→ **抜粋**
今年デビュー20周年のJUJUが「ソニー銀行 presents -ジュジュ苑スーパーライブ- スナックJUJU 東京ドーム店 ~ママがJUJU 20周年を盛大にお祝い!! 一夜限りの大人の歌謡祭~」を2月17日に東京ドームで行なった。

ライヴPHOTO/Michiko Kiseki(KISEKI inck)、Chie Kato(CAPS)、Kayoko Yamamoto
ライヴPHOTO/Michiko Kiseki(KISEKI inck)、Chie Kato(CAPS)、Kayoko Yamamoto

「スナックJUJU」がついにここまで来た――「スナックJUJU」はJUJUが“ママ”として昭和歌謡を中心に歌い上げるカヴァーシリーズで、2016年リリースのカヴァーアルバム『スナックJUJU ~夜のRequest~』は大ヒットを記録。ライヴも国立代々木競技場第一体育館、さいたまスーパーアリーナ、横浜アリーナ等とスケールアップし、“世界最大のスナック”として開店し、昨年は全国で「スナックJUJU」を開店して欲しいという多くのファンの声に応え、初の47都道府県(全53公演)公演を行い、今年ついに“水道橋店”=東京ドーム店を開店させた。ママの歌が聴きたくて、ママと一緒に飲みながら話がしたくて、この日も5万人のお客さんが駆け付けた。

昭和歌謡や名曲の数々をママが一曲一曲丁寧にかつ繊細に、そして大胆に歌う

<それでもわたしは 今日も恋の歌 うたってる>――本編最後で歌ったちあきなおみの名曲「喝采」の歌詞だが、この言葉が「スナックJUJU」の、そしてママの歌のテーマになっているのではないだろうか。昭和歌謡は恋愛のシーン、その主人公達の心情を綴ったドラマティックな歌詞とメロディで描かれている曲が多い。そんな名曲の世界観をママが一曲一曲丁寧にかつ繊細に、そして大胆に歌い、伝えていた。

→ **入力データ**

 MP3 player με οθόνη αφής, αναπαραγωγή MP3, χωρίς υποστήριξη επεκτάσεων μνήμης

---

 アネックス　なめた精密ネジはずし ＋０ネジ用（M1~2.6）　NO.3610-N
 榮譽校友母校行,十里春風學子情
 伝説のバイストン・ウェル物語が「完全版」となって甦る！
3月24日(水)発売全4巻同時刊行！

→ **課題内容**
抜粋のうち、「今年デビュー20周年のJUJUが「ソニー銀行 presents -ジュジュ苑スーパーライブ- スナックJUJU」を含む語句から書き始め、「万人のお客さんが駆け付けた。」で終わる範囲を一字一句そのまま書き写せ。 エントリはこの作業では使用しない。

→ **解答**
今年デビュー20周年のJUJUが「ソニー銀行 presents -ジュジュ苑スーパーライブ- スナックJUJU 東京ドーム店 ~ママがJUJU 20周年を盛大にお祝い!! 一夜限りの大人の歌謡祭~」を2月17日に東京ドームで行なった。

ライヴPHOTO/Michiko Kiseki(KISEKI inck)、Chie Kato(CAPS)、Kayoko Yamamoto
ライヴPHOTO/Michiko Kiseki(KISEKI inck)、Chie Kato(CAPS)、Kayoko Yamamoto

「スナックJUJU」がついにここまで来た――「スナックJUJU」はJUJUが“ママ”として昭和歌謡を中心に歌い上げるカヴァーシリーズで、2016年リリースのカヴァーアルバム『スナックJUJU ~夜のRequest~』は大ヒットを記録。ライヴも国立代々木競技場第一体育館、さいたまスーパーアリーナ、横浜アリーナ等とスケールアップし、“世界最大のスナック”として開店し、昨年は全国で「スナックJUJU」を開店して欲しいという多くのファンの声に応え、初の47都道府県(全53公演)公演を行い、今年ついに“水道橋店”=東京ドーム店を開店させた。ママの歌が聴きたくて、ママと一緒に飲みながら話がしたくて、この日も5万人のお客さんが駆け付けた。